猫人であるヘイリーはふわふわの髪の毛に筋の通った鼻、切長のアーモンドアイをしていた。そして祖先に宝石人がいたとかでなんとも幻想的な瞳を持っていた。鍛えているわけではないので特にがっしりはしていないが、身長があるため目立つほうだ。間違いなくかっこいいとされる括りに入るだろう。しかし、色々な面においてとても研究者らしい彼は、研究に時間をかけてしまうためこんな場でなければ髪なんかも櫛でとかすことすらなく、服装など割と適当である。研究ばかりしているせいで相手の感情の機微に疎いところがあり、ベティのみならず家族と喧嘩もしょっちゅうだ。だから彼が一部に人気があるのは、外見とその魔術における能力の高さによるところだろうと、楽しそうに話すヘイリーを見ながらベティは分析する。そんな有名な魔術師と海の生物であるはずのセイレーンの血が入ったカップルだ、多少は有名になっているのも仕方のないことか、と半ば無理やりに自分を納得させた。
「あ、ごめんなさい、ベティさんにはわからないから退屈ですよね。彼と話が合うから楽しくなってしまってつい」
ニコニコしながらヘイリーたちを見ていたベティに、わざとなのかそうでないのかイマイチわかりにくい態度で困ったような笑顔を向けてカシューは謝罪の言葉を口にする。しかし、先程ヘイリーが来る前の話を聞いていた後なのでこれは当て擦りだろうなとベティは推察した。
「いいえ、普段は彼の話でしか知らないお仕事の光景を垣間見れて楽しいですよ。ヘイリーはたくさん話は聞かせてくれますけど、実際に近くで見るのはまた違いますもの。お気遣いありがとうございます」
笑顔を崩すことなくそう答えたベティだが、カシューはベティの負け惜しみと捉えたのかすこし勝ち誇ったような色がその笑顔に混ざっている。
「そう?俺の仕事、見れて嬉しいの?」
「もちろん、知らないことを経験できるのは楽しいことでしょう?」
カシューとベティ、2人のやり取りを聞いたヘイリーがベティの腰を抱いていた手にさらに力を込めてより近くに寄せながら被せるように聞いてきた。ぐいっとさらに抱き寄せられてしまい、凭れ掛かっているような状態のベティは、ふふっと柔らかな笑い声を漏らしながら笑顔で自身の頭より上にあるヘイリーの顔を見上げた。
綺麗なヘイリーの瞳と目が合う
(子供みたいな目しちゃって)
新しい発見をした子供のような美しい色彩の瞳を見て、ベティはまたふふっと笑った。頬を撫でたいが、人前なので我慢する。

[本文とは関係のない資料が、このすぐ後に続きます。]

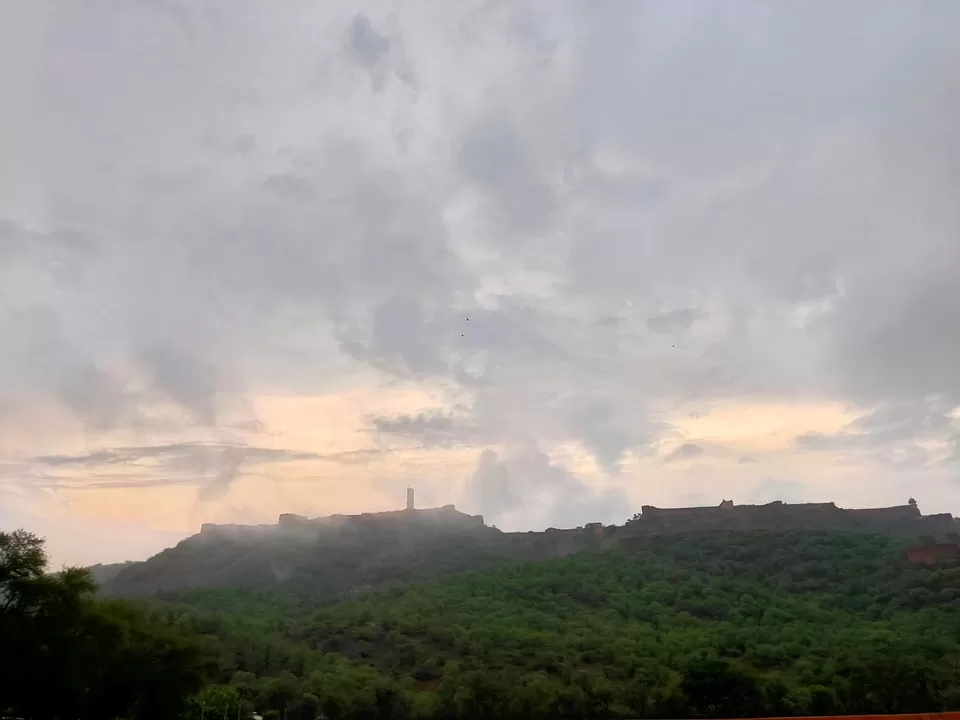 Photo of Jaipur by Medha Chaudhari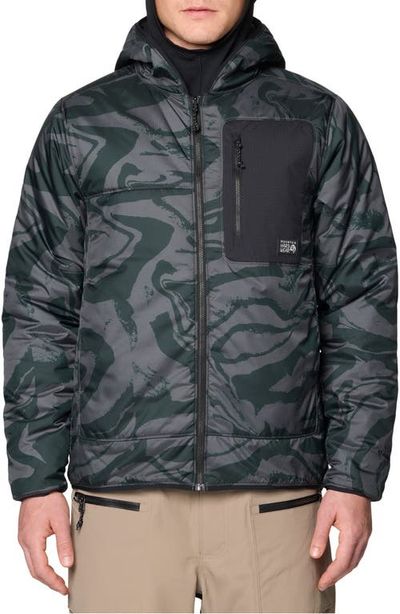Mountain Hardwear Mountain Hardwear Après Pro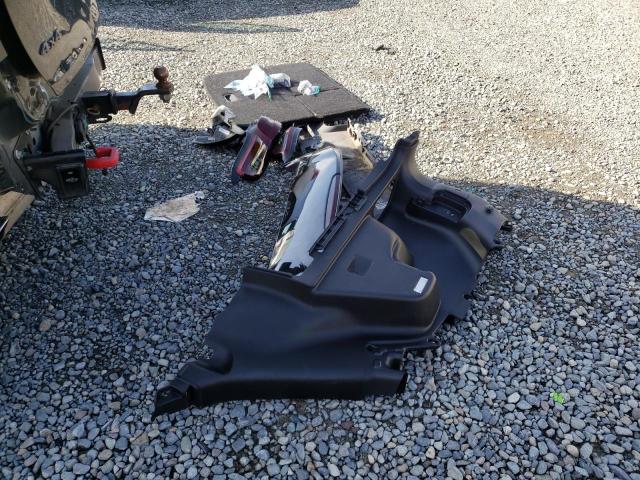 1C4PJMBB9FW636018 - 2015 JEEP CHEROKEE TRAILHAWK 黑色 照片 13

しかしヘイリーは、そんなベティを抱き寄せ見つめたまま、特に笑顔になるでも甘い言葉を伝えるでもなく表情を変えず「そう?」と首を少し傾けながら、再度確認するような短い返事をした。
「ふっ。必死すぎ…」
その言葉は微かな音だったがベティの耳にはしっかりと届いた。バカにしたような笑みのカシューだ。なぜカシューはこんなにも初対面であるベティに敵意を持っているのだろうか、ベティは純粋に疑問に思い聞いてみようとしたのだが。